TESTO

........

Il “colpo di coda” dell’ultima fase glaciale

e gli effetti sul territorio montano, dalla Carnia al Tarvisiano

Abstract

The contribute concerns the effects left on the northern Friuli during the Late Glacial period, approximately confined between 16.000 and 11.000 years ago. It followed the Last Glacial Maximum (LGM) drastic ice recession occurred about 19.000 years ago ‑ and can be considered as the LGM ‘tall strike’, It was due to a global temporary drop in the average temperature which caused the growth of several but small ice nuclei, confined around the highest Alpine peaks. In the Carnic and Julian Alps the maximum length of the related glacial tongues was just some km far from the areas of ice production.

The Late Glacial effects are mainly represented by heterogeneous deposits forming terminal (end) moraines distributed along the valley bottoms and/or the mountain slopes. They mark the most advanced position of the small Late Glacial ice tongues before they receded. The end moraines are the only remnants to testify the range and setting of the Late Glacial ice nuclei. More in detail, the contribute is devoted to show the easy way to recognize on the ground this kind of peculiar glacial evidences, useful to get a detailed glimpse on the recent past of our territories.

sz-locUn’insolita premessa

Vi è mai capitato ‑ in autostrada ‑ di transitare sul luogo di uno scontro verificatosi qualche ora prima e ormai risolto? Probabilmente sì. Degli automezzi incidentati, già allontanati dai carri attrezzi, non c’è più traccia. Sull’asfalto restano però, sicuramente ben visibili, le strisciate delle rispettive frenate. Queste tracce, assieme all’inevitabile spartitraffico deformato, alle chiazze di olio e ai minuti frammenti di vetro raggruppati in punti particolari dell’asfalto, costituiscono gli indizi capaci di raccontarvi la dinamica di quanto accaduto, pur nell’assenza dei diretti protagonisti. Dunque… dagli effetti alle cause.

Adesso, improvvisamente, siete proiettati sulla scena di un crimine. Le impronte dell’assassino o presunto tale, la distribuzione delle chiazze di sangue, i segni sul corpo della vittima, la finestra al primo piano spalancata sul cortile e la porta chiusa dall’interno… A voi, e agli investigatori che seguiranno il caso, la scena si presenta perfettamente statica. È la cristallizzazione di in un preciso istante temporale. Solo l’analisi e la comparazione degli indizi raccolti in quell’appartamento riusciranno a farla ‘rivivere’, suggerendovi la dinamica degli eventi e (forse) l’identità del colpevole. Di nuovo… dagli effetti alle cause.

........

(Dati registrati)
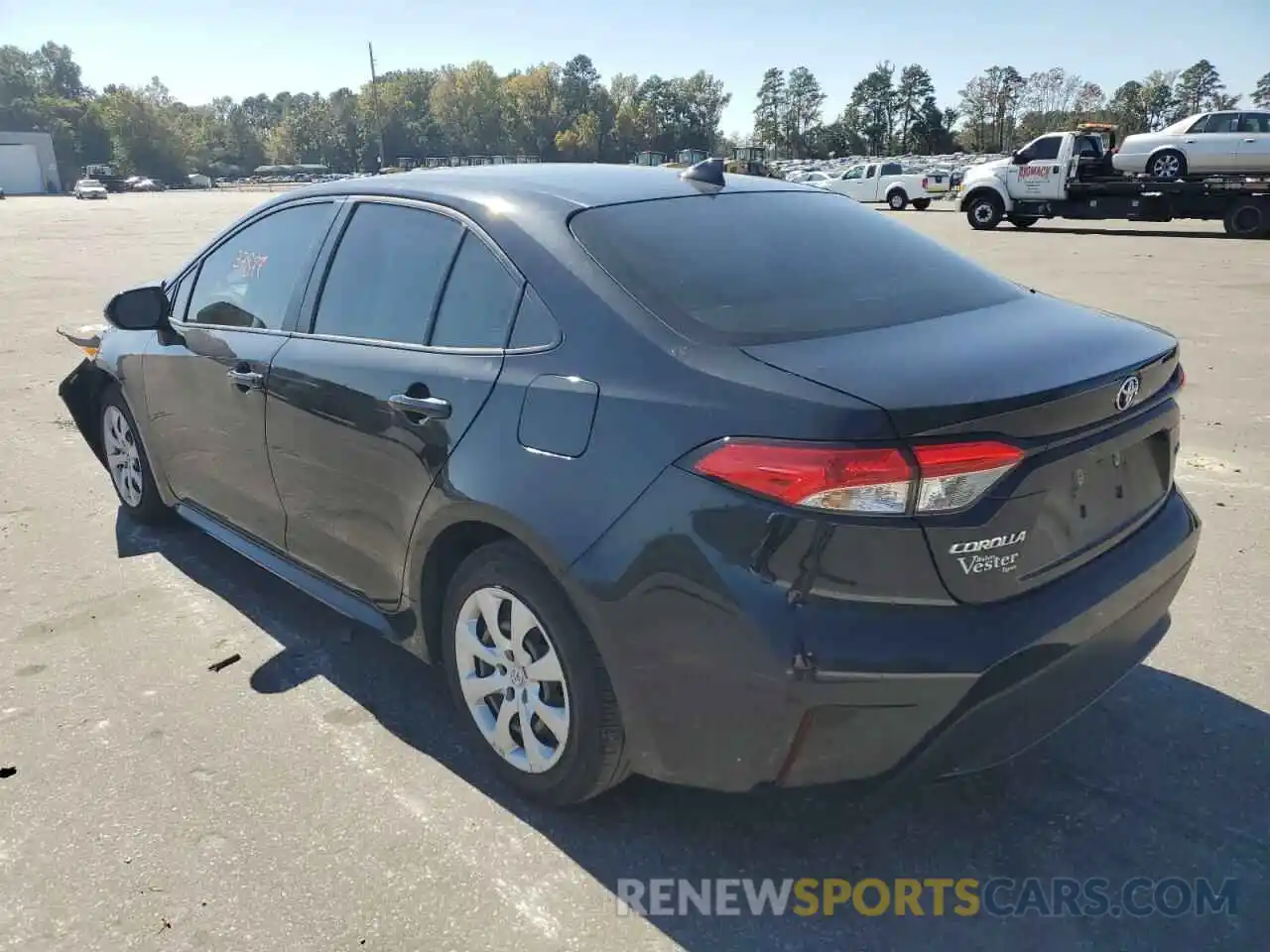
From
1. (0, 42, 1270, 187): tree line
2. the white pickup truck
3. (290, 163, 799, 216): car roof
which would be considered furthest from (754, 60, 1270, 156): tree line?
(290, 163, 799, 216): car roof

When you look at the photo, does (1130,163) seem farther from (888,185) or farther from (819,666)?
(819,666)

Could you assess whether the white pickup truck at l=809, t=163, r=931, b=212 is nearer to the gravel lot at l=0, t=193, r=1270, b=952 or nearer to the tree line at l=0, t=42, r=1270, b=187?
the gravel lot at l=0, t=193, r=1270, b=952

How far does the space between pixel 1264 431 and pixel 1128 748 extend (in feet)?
14.1

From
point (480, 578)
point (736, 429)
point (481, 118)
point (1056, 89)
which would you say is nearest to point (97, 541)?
point (480, 578)

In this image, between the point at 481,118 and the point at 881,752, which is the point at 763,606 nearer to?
the point at 881,752

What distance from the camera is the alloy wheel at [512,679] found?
2.53 metres

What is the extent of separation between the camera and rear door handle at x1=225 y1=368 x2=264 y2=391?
3484 mm

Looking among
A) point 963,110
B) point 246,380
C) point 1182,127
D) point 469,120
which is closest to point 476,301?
point 246,380

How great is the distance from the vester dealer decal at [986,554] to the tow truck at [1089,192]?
22699mm

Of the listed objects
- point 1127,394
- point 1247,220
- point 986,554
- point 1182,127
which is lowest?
point 1247,220

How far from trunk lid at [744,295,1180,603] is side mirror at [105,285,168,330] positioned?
293 cm

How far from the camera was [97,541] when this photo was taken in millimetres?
4781

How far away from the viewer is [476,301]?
278 centimetres
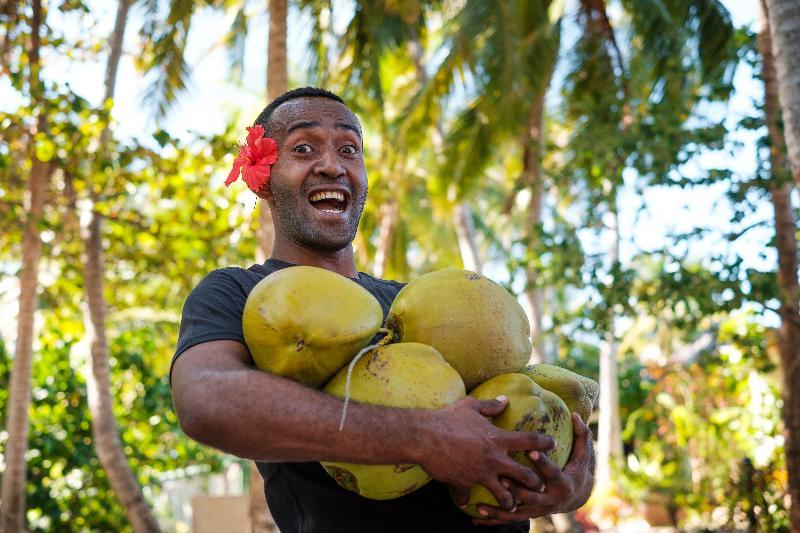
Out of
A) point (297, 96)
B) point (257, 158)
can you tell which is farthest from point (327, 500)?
point (297, 96)

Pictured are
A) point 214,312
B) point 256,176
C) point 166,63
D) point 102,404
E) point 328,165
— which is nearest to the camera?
point 214,312

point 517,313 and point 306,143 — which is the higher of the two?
point 306,143

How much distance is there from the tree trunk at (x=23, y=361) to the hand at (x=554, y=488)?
5.83m

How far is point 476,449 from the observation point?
4.18 feet

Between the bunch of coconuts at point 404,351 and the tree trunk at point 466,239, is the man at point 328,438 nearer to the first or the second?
the bunch of coconuts at point 404,351

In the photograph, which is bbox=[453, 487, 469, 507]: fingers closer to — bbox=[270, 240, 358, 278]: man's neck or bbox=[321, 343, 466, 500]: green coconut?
bbox=[321, 343, 466, 500]: green coconut

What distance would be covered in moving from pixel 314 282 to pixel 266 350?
14cm

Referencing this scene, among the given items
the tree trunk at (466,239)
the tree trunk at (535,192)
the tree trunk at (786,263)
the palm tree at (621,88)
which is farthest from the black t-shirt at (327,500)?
the tree trunk at (466,239)

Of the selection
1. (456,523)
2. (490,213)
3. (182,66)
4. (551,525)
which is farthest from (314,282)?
(490,213)

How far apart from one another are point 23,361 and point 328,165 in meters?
5.57

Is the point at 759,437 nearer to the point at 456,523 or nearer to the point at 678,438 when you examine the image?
the point at 678,438

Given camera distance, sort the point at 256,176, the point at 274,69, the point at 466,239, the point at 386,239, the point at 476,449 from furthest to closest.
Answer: the point at 386,239 → the point at 466,239 → the point at 274,69 → the point at 256,176 → the point at 476,449

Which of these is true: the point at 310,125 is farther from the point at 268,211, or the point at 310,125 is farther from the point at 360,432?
the point at 268,211

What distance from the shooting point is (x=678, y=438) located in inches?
444
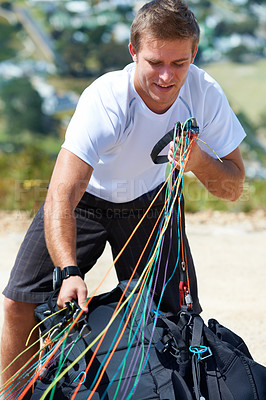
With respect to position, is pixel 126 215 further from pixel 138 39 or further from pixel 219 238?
pixel 219 238

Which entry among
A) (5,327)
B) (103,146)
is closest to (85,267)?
(5,327)

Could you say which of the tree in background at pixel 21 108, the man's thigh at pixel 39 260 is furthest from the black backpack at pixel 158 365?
the tree in background at pixel 21 108

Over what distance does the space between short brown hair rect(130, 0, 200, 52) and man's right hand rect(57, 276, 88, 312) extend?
0.99 m

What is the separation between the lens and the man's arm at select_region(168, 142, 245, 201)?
247 centimetres

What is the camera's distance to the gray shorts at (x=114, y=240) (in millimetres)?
2727

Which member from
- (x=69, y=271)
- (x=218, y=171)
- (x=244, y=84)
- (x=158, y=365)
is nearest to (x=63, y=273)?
(x=69, y=271)

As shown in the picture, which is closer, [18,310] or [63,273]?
[63,273]

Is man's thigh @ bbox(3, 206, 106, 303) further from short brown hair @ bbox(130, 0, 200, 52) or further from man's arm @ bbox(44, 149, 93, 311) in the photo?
short brown hair @ bbox(130, 0, 200, 52)

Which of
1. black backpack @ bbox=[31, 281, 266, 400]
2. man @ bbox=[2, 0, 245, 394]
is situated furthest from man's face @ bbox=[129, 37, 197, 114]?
black backpack @ bbox=[31, 281, 266, 400]

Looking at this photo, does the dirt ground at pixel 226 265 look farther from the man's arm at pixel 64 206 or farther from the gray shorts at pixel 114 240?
the man's arm at pixel 64 206

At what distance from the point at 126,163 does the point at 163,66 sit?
1.61ft

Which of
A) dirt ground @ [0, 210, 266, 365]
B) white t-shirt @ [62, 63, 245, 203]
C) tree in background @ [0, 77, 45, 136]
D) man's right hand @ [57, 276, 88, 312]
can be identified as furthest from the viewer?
tree in background @ [0, 77, 45, 136]

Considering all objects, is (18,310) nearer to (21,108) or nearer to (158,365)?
(158,365)

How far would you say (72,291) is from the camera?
2.11 m
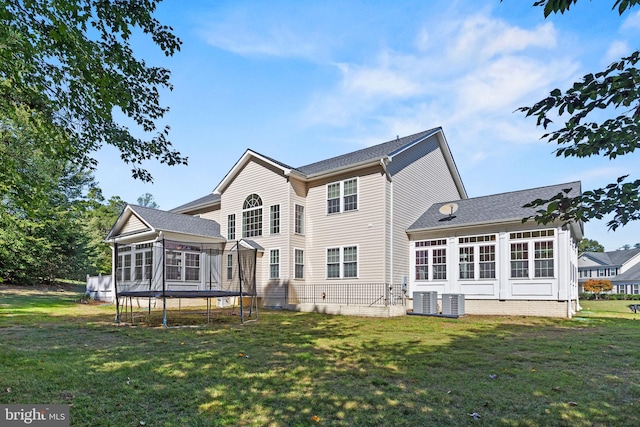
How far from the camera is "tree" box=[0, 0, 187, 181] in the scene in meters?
6.04

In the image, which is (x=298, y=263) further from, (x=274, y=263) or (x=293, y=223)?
(x=293, y=223)

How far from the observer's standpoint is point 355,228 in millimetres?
18109

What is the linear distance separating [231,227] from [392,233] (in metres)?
9.04

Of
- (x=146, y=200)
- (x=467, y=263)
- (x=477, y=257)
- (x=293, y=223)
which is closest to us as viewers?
(x=477, y=257)

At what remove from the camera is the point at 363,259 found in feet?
58.2

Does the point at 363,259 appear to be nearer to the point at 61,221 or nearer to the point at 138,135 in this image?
the point at 138,135

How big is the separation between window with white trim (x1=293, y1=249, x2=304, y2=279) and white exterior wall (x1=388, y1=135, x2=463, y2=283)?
179 inches

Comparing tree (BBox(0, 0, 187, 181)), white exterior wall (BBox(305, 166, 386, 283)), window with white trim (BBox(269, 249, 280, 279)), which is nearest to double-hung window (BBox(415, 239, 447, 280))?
white exterior wall (BBox(305, 166, 386, 283))

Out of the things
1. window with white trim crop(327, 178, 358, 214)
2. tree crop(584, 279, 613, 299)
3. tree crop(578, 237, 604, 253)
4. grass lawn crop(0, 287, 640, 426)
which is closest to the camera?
grass lawn crop(0, 287, 640, 426)

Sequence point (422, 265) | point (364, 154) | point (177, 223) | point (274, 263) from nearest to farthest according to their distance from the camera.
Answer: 1. point (422, 265)
2. point (274, 263)
3. point (364, 154)
4. point (177, 223)

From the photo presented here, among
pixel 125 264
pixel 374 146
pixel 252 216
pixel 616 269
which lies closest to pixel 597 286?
pixel 616 269

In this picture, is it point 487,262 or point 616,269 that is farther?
point 616,269

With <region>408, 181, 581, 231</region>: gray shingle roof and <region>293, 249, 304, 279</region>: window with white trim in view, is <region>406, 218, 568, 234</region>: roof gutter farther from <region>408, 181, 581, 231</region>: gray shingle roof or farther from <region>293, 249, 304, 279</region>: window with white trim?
<region>293, 249, 304, 279</region>: window with white trim

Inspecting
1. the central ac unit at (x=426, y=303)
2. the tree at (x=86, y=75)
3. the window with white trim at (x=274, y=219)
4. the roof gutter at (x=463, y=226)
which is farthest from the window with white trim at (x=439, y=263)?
the tree at (x=86, y=75)
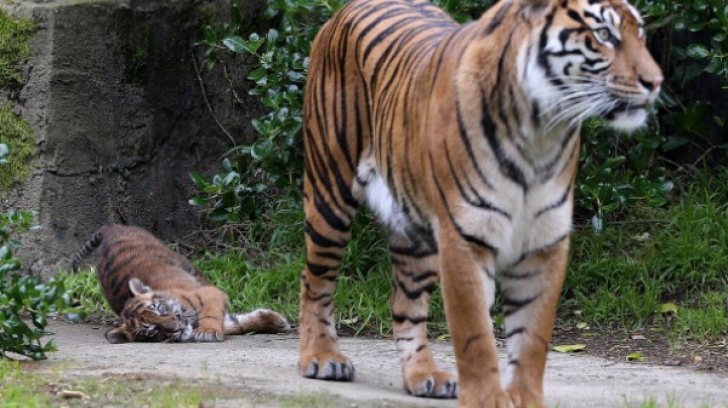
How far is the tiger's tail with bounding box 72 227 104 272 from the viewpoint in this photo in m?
7.43

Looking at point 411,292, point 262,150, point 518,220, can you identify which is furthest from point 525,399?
point 262,150

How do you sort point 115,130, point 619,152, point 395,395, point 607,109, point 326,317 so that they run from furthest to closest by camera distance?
point 115,130 < point 619,152 < point 326,317 < point 395,395 < point 607,109

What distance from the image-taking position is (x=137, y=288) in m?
6.92

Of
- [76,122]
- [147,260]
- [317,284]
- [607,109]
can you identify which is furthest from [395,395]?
[76,122]

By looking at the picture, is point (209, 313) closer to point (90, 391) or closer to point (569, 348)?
point (569, 348)

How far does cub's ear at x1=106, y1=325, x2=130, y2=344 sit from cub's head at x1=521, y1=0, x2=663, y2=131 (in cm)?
344

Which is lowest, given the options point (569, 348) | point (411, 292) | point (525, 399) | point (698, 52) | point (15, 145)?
point (569, 348)

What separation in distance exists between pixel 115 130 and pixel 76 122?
31cm

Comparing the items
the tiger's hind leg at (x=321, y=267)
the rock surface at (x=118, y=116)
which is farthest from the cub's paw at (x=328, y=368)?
the rock surface at (x=118, y=116)

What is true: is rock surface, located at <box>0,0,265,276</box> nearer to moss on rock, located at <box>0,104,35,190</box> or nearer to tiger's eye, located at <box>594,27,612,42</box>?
moss on rock, located at <box>0,104,35,190</box>

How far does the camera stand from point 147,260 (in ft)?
24.1

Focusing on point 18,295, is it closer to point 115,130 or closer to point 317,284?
point 317,284

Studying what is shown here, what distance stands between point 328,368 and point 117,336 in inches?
77.2

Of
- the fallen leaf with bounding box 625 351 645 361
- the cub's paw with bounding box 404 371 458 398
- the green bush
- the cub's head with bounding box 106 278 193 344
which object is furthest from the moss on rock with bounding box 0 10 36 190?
the fallen leaf with bounding box 625 351 645 361
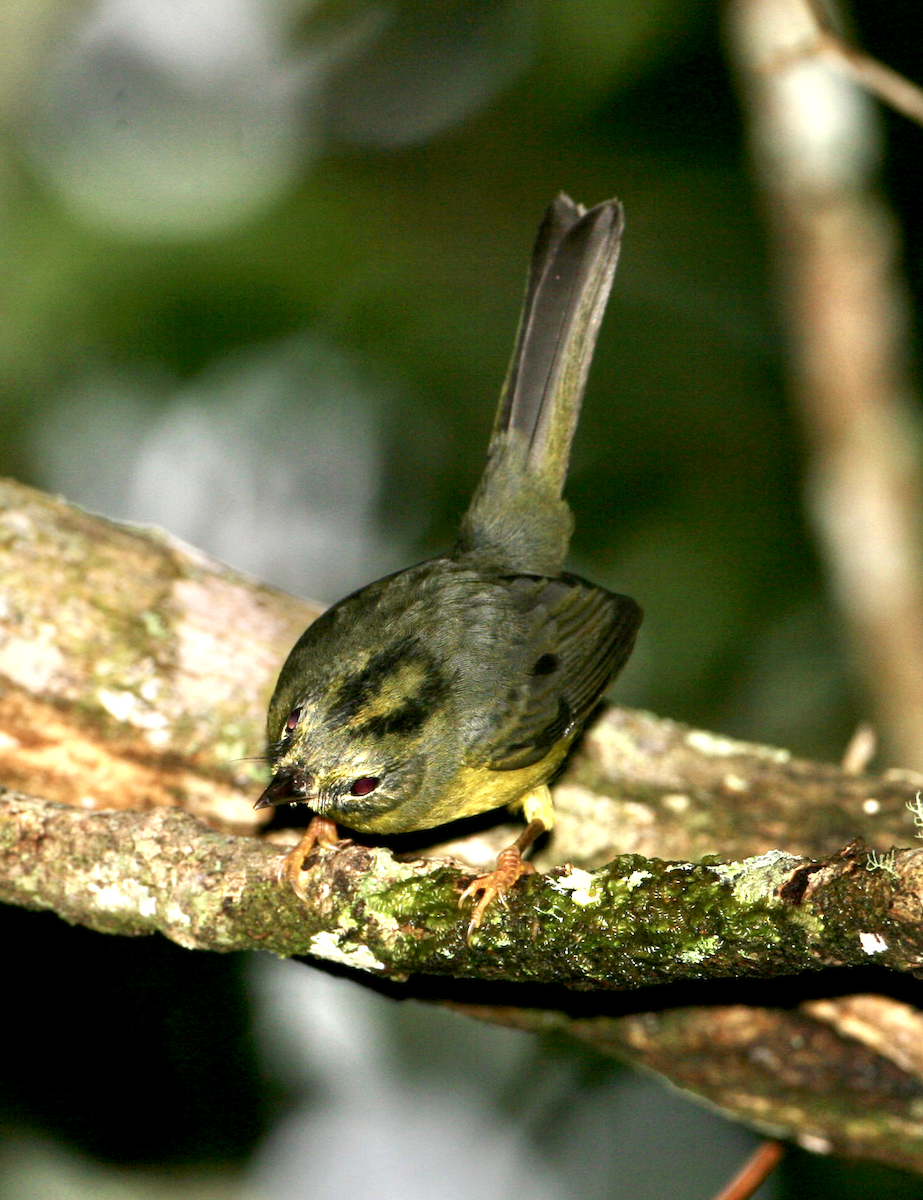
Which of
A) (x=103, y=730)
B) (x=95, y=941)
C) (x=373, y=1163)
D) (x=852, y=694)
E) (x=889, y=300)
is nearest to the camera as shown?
(x=103, y=730)

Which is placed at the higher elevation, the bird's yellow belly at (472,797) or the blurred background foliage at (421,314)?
the blurred background foliage at (421,314)

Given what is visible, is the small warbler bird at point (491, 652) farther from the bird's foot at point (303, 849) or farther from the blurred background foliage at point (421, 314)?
the blurred background foliage at point (421, 314)

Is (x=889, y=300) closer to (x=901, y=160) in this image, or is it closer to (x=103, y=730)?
(x=901, y=160)

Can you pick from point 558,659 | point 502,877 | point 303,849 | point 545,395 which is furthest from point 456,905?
point 545,395

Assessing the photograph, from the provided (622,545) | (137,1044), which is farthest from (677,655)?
(137,1044)

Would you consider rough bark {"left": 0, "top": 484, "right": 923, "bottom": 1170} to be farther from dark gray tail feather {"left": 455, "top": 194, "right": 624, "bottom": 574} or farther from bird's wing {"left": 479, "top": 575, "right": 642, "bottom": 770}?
dark gray tail feather {"left": 455, "top": 194, "right": 624, "bottom": 574}

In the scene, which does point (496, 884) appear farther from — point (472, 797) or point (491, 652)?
point (491, 652)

........

QUESITI DA RISOLVERE
(A) Secondo il testo sull'ultima fase glaciale, circa quanti anni fa avvenne il drastico ritiro dei ghiacci successivo all'Ultimo Massimo Glaciale?
(B) Elenca tutti gli indizi presenti sulla scena del crimine descritta nel testo sull'ultima fase glaciale.
(C) Prosegui il testo sull'ultima fase glaciale a partire dalla sua ultima frase.

RISULTATI PER QUESITO
(A) Circa 19.000 anni fa.

(B)
- Le impronte dell'assassino o presunto tale
- La distribuzione delle chiazze di sangue
- I segni sul corpo della vittima
- La finestra al primo piano spalancata sul cortile
- La porta chiusa dall'interno

(C)
Ora invece, dopo l’incidente in autostrada e il delitto tra le mura domestiche, siete catapultati tra i monti dell’alto Friuli. Potrebbe trattarsi di Alpi Carniche o Tolmezzine, o anche di Alpi Giulie, questa volta nei territori di Pontebba o Tarvisio, oppure nelle Valli Raccolana e di Resia. Per ora il particolare geografico resta di secondaria importanza. Dalla vostra postazione di fondovalle vi guardate attorno. Vegetazione ovunque: alberi ed erba, boschi e prati. Un piccolo corso d’acqua scorre tra i propri depositi detritici, ciottolami e sabbie. Vi trovate, con tutta probabilità, intorno ai 1.000‑1.500 m di quota.

Cosa collega tra loro un incidente autostradale, la scena di un crimine e il fondovalle di un territorio montano scelto a caso nell’alto Friuli? In tutte e tre le situazioni sono stati abbandonati degli indizi in grado di farci tornare indietro nel tempo, alla scoperta di quanto accaduto poche ore prima (per l’incidente e per il crimine) o qualche migliaio di anni fa (per il territorio). Nel caso di quesrultimo sono gli indizi geologici a suggerirci degli inaspettati colpi di scena. Li forniscono alcuni depositi di fondovalle molto caratteristici, riconoscibili per le loro forme altrettanto particolari. Ancora una volta.., dagli effetti alle cause.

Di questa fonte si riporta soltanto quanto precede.